## WHAT TO PRODUCE
According to the essay on spas, why did the writer and two friends decide that spa treatments are especially embarrassing for the British? Answer in one to three sentences.

## READING TEXT
+++
It’s rehydrating, restful, rejuvenating. Music tinkles in the background; occasionally a cymbal resounds. The treatment list has huge promise. You will emerge looking glorious or at least a shinier — hopefully slimmer — version of yourself. Medical spas go further still. Your liver will be grateful, your skin more youthful, your lumps and bumps smoothed, your outlook revolutionised.

Ten years ago, spas were thought to be a bit peculiar. Today, they are widely accepted as places of wellbeing worship where women gather to bond and beautify — then ruin it all in the evening with a giant glass of wine. A spa is a treat. Or is it?

Over dinner with two girlfriends last week, we came to the conclusion that spas — most especially spa treatments — are just embarrassing, particularly for we British who don’t always cope well with communal nakedness and are thrown by paper pants. Even on your own, it’s a bit strange to strip off and chew the fat while the therapist pummels yours.

On holiday, we might want to try something a bit different, embrace local culture — even if that entails a scrub-down by a stranger. But it’s awkward isn’t it? Visit a Turkish or Moroccan hammam and it’s hard to know where to look or how to behave. It’s a far cry from the brisk, purposeful nudity of a noisy swimming-pool changing room.

On a weekend with two friends in Istanbul, I spent a Sunday morning in a very bright, light-filled chamber, with a number of other women and a lot of flesh on display. Here we were repeatedly doused with pillowcases full of soapy water by women in wet-weather wear — strappy tops and shorts. We emerged sparklingly clean, but the most relaxing part came when we had our clothes back on and a cup of tea in hand.

Then we could discuss our conversations with the washerwomen. Because you can’t just sit there and say nothing when someone is vigorously scrubbing the back of your neck, breathing heavily into your ear. ‘So sorry, I know that looks like dirt, but it’s actually fake tan.’ ‘Do you live locally?’ ‘What sort of soap do you use?’ But that’s not nearly as mortifying as the Indian massages my friend had in Hampi, Karnataka, where the wife was cooking supper and the children watching TV next door while she slithered about, doused in oil, on what must have been their dining-room table.

Maybe we’re not taking the whole thing seriously enough. The Romans might have socialised in steaming waters, but we’d rather gossip in the pub. Smart French women visit spas regularly, like cars going in for an MOT. Emmanuel Macron’s wife must, surely, be a devotee; look at those knees! They are knees to aspire to. And proper spa-goers, who really want to lose weight and perhaps have a colonic, go to such institutions alone.

The last time I went on a detox (rather by accident) with a friend, we broke free to find a local pizzeria and, by the end of the weekend, had both gained weight.

Part of the problem is that hanging around in a towel robe makes me feel sluggish and sloppy. I only ever wear a dressing gown during the day if I’m unwell. Then there’s the lolling about in water getting wrinkly — how many times can you circuit from hot to cold, tepid to icy, before getting bored? For my boyfriend, the answer is once. He treats it like a triathlon. Gets in a sauna on full blast for as long as he can handle, slathers himself in ice — then wonders what he’s doing there and goes for a run.

He would never countenance a couple’s treatment. And on this, I am with him. Instead I’ve shared a tea-infused bath full of rose petals in Sri Lanka with one of my oldest friends (we were in our swimming cossies, since you ask, drinking port because that’s what you do). Before long we were too hot, the petals in unwanted places. Few baths are built for two. Cycling around the tea estates dodging tuktuks was more restful.

After a recent hike to the base of the Torres in Patagonia, it was blissful agony to have a deep massage. But to spend a weekend being prodded and pummelled, led on scented journeys chasing dreams of relaxation and the perfect body? I’d rather have a bath on my own, without rose petals but with the port.
+++
## Collected data entries
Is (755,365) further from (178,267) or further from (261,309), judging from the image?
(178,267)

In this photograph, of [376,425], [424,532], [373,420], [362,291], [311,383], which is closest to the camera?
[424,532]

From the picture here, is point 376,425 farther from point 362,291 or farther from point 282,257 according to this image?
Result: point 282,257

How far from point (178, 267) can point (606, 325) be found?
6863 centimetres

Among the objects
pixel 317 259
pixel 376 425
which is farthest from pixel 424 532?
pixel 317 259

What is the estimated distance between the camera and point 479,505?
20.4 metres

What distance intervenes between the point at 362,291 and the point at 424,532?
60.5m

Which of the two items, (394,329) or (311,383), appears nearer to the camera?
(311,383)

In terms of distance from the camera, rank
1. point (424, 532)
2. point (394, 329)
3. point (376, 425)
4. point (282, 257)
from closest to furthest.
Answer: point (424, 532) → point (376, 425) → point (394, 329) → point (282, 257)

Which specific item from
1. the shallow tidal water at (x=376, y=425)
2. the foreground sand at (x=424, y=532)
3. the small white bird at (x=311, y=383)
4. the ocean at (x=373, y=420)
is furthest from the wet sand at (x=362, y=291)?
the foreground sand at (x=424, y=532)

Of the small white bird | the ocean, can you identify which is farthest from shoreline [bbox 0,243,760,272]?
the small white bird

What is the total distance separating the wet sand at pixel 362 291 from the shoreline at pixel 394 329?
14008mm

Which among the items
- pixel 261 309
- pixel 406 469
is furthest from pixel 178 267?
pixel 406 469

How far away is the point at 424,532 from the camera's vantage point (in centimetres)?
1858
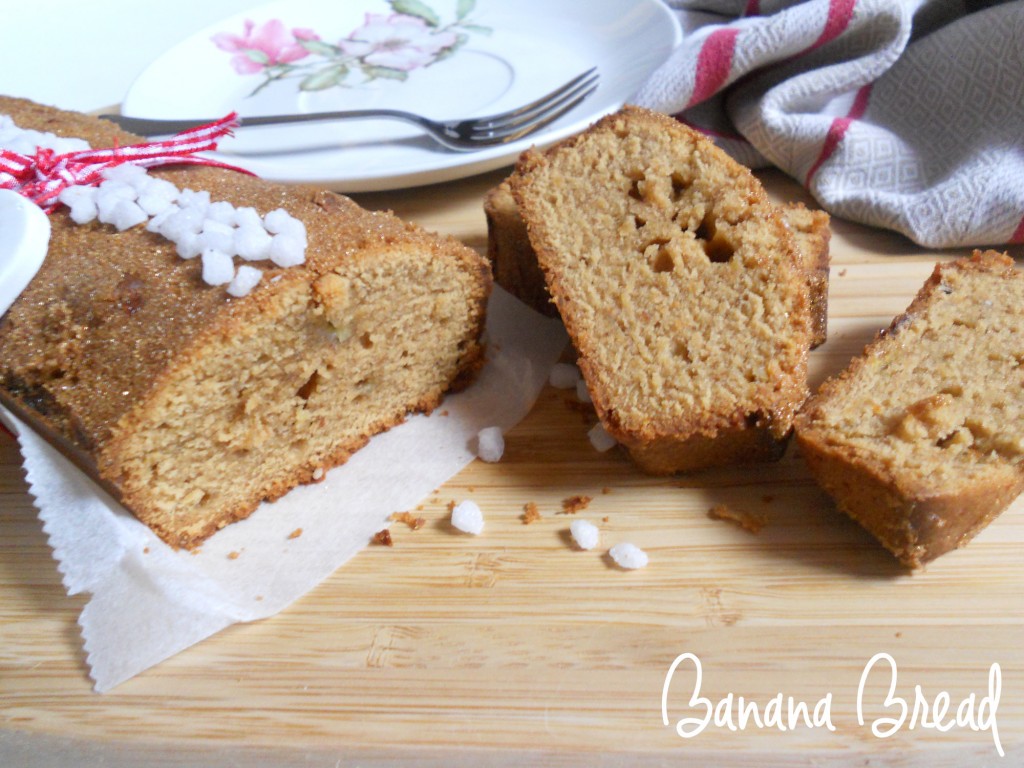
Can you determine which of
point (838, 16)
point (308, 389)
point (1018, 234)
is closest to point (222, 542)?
point (308, 389)

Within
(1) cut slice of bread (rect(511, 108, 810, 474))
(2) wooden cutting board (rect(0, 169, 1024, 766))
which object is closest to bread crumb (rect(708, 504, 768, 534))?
(2) wooden cutting board (rect(0, 169, 1024, 766))

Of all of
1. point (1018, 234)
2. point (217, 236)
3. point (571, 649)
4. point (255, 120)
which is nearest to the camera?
point (571, 649)

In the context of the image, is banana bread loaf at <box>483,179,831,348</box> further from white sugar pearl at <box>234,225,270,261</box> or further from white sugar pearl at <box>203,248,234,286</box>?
white sugar pearl at <box>203,248,234,286</box>

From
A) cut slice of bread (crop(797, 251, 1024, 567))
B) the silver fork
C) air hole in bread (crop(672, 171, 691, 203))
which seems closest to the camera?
cut slice of bread (crop(797, 251, 1024, 567))

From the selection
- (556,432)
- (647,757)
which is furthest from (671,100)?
(647,757)

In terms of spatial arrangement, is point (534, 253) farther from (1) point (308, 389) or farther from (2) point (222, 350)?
(2) point (222, 350)

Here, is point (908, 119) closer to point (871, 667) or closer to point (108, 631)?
point (871, 667)
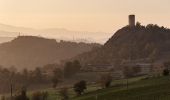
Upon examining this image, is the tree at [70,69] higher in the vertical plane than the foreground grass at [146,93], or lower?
higher

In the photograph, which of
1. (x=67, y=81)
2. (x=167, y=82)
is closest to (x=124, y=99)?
(x=167, y=82)

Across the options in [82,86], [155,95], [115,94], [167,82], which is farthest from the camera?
[82,86]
+++
## FINISHED TASK
The British don't always cope well with communal nakedness, and they are thrown by paper pants.